"We want to be the wife of our client instead of his lover," 34-year-old Gao Yong notes, referring to his company's RPO (Recruitment Process Outsourcing) business.
The founder and president of domestic recruitment total solution provider Career International is a pioneer in introducing RPO to China. Gao describes it as establishing common interests and a permanent mutual-care relationship, instead of an intimate, but temporary one, with clients.
In 2004 privately owned Career International got its first RPO order to recruit and manage 100 office employees. The Beijing-based agency now boasts over 300 consultants in eight offices across China, providing services for companies engaged in 15 industries. It recruits thousands of staff, ranging from senior executives to middle-level managers to office clerks, every year.
RPO means that a company has outsourced part or all of its recruitment process to a third party, and the service provider should be responsible for optimizing the recruitment process, rearranging the recruitment resources, cutting recruitment costs, as well as providing professional recruitment skills, tools and technology.
While it is commonplace in North America, Britain and Europe it is still in the embryonic stage on the Chinese mainland.
It was an "accident" that Career International began its RPO business. Since its establishment in 1996, the agency has been focusing on corporate headhunting.
In 2004, a domestic large private industrial group hired Career International to find a senior executive, and the agency's performance pleasing and the group asked Gao to find some middle managers and again Career International met the company's requirements.
Shortly thereafter Gao was told, "you may go ahead and help us recruit all our office staff."
Gao was very excited. "Both my client and I were happy," he says, "but I did not know the model was called RPO then."
In general, businesses looking for top-level executives pay a headhunter on a retainer basis, usually 20 to 30 percent of the recruited executive's first-year salary, and those looking for middle-level managers pay on a contingency basis, says Peng Jianfeng, professor with the Renmin University of China and a senior human resources (HR) analyst.
"When combining them together, as the process is similar, the cost may drop and the agency can get more margin room," he says.
Gao took on RPO as an emerging business for Career International and studied many foreign cases on it to make the business not only more professional but also more localized in order to win clients.
In explaining Career International's unique approach, Gao says at the time he and his consultants were almost camped out in the private industrial group's office everyday in order to obtain a clear understanding of what kind of talents the client really needed, what the corporate culture was and kinds of personalities the business was looking for.

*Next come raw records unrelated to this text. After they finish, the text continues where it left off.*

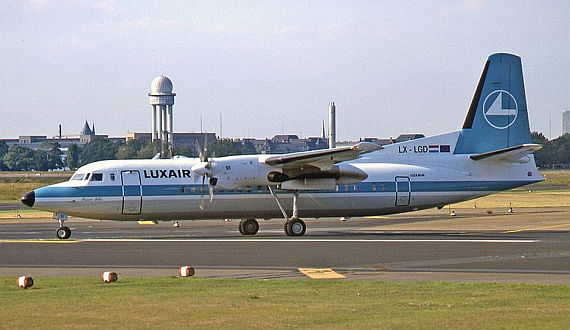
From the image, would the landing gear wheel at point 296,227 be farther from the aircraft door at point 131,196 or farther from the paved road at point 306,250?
the aircraft door at point 131,196

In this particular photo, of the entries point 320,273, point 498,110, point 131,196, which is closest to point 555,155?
point 498,110

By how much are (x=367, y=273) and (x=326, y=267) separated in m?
1.60

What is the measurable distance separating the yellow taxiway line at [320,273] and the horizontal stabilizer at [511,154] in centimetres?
1329

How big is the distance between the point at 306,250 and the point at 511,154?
35.0ft

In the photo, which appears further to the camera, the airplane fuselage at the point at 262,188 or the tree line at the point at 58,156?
the tree line at the point at 58,156

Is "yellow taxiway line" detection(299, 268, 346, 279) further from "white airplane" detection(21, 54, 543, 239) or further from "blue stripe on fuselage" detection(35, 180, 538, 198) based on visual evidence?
"blue stripe on fuselage" detection(35, 180, 538, 198)

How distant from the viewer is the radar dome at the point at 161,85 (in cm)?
15700

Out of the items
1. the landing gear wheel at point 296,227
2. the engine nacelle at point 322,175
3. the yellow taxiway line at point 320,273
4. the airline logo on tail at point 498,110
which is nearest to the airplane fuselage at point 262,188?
the engine nacelle at point 322,175

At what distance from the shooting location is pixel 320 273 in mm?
19484

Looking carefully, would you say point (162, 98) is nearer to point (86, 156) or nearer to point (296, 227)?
point (86, 156)

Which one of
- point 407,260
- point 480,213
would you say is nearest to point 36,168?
point 480,213

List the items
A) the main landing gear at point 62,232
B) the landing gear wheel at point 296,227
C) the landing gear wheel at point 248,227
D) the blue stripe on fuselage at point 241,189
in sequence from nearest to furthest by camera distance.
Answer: the main landing gear at point 62,232 → the blue stripe on fuselage at point 241,189 → the landing gear wheel at point 296,227 → the landing gear wheel at point 248,227

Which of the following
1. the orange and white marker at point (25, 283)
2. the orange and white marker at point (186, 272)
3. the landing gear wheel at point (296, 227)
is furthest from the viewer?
the landing gear wheel at point (296, 227)

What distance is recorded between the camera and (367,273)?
19.3m
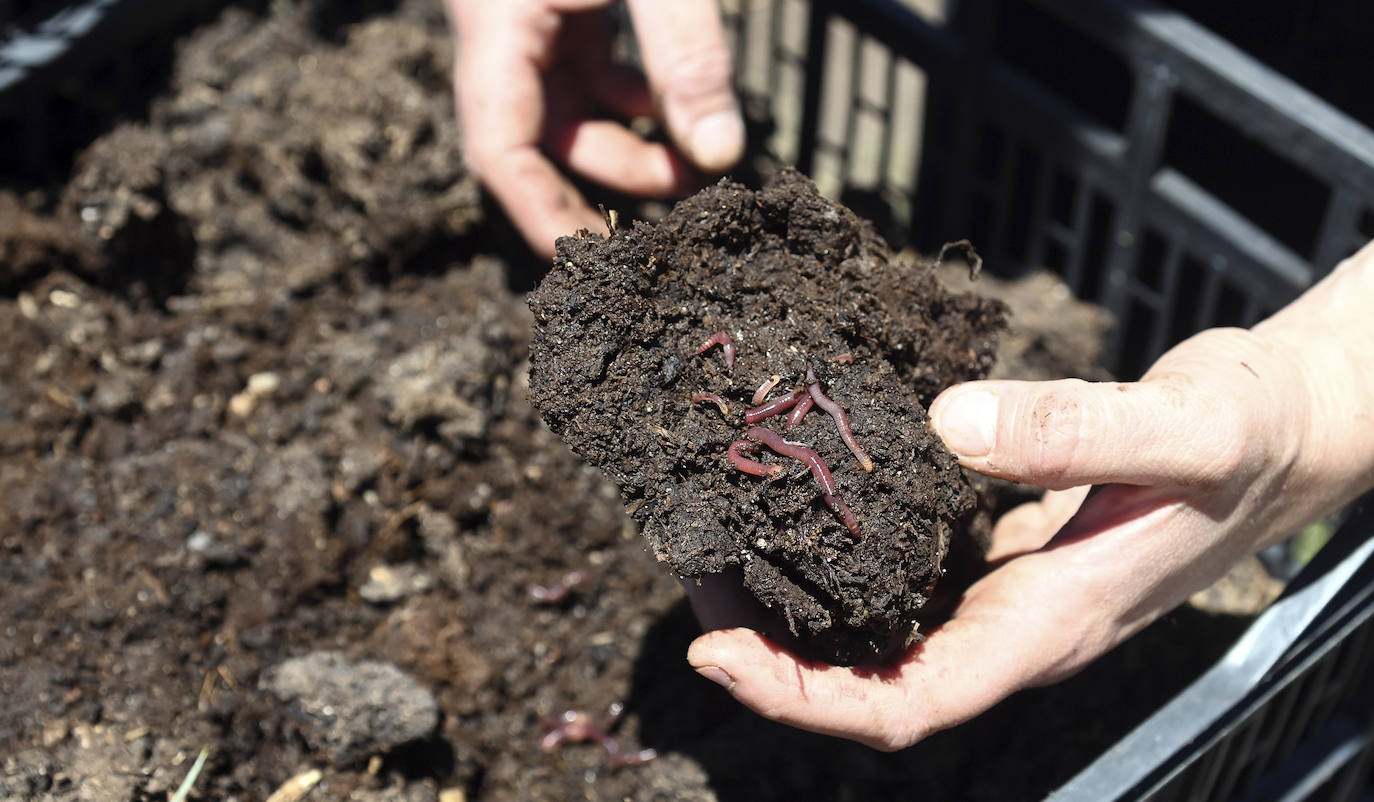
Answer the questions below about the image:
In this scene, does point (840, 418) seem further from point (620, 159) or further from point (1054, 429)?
point (620, 159)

"We are in the same boat (with our clients), we take care of them, and make decisions for both of us, just like a wife operating a family, seeking harmony and growth," says Gao.
Risk control tool
Majoring in English language from Beijing Foreign Language Study University, Gao, born in rural Northern China, got his first job immediately after graduation in 1995 working at a small local headhunter agency. Restless, Gao left the agency in 1996 to found Career International with money borrowed from friends.
It has three pillar businesses: headhunting, temporary staff recruitment and RPO. Finding executives for top corporate positions makes up 80 percent of its revenue as a whole and 80 percent of its client are transnational firms to date. The company's yearly net revenue jumped from 10,000 yuan in 1996 to 120 million yuan in 2007.
But the global financial woes have had a distinct ripple effect on the corporate world and as salaries for CEOs and presidents drop, headhunting is becoming correspondingly dim.
But Gao says the RPO approach can provide a cost-cutting solution.
"Many multinationals in China, who previously separated senior executive hunting and staff recruitment now prefer to package the two sectors, and some have turned to us for related services," says Gao.
Gao says the powerful human resource multinationals in China, such as Hudson and Manpower, are also potential competitors.
"But in the mainland market so far, I don't think they are competitors yet, for the RPO sector, as they are eyeing the high-end market and have not yet seen RPO as a growth engine," he says.
"Under market turmoil, operators with quick response and full flexibility will take the lead," says Peng.
Gao says Career International, knows the local conditions better than the transnationals, designs and revises solutions much faster, and cooperates with clients more flexibly.
"Most importantly, we are zero-distance with our clients geographically and culturally, we are zero-distance with Chinese market, and we and our clients are like a family on the same side of the fence," adds Gao.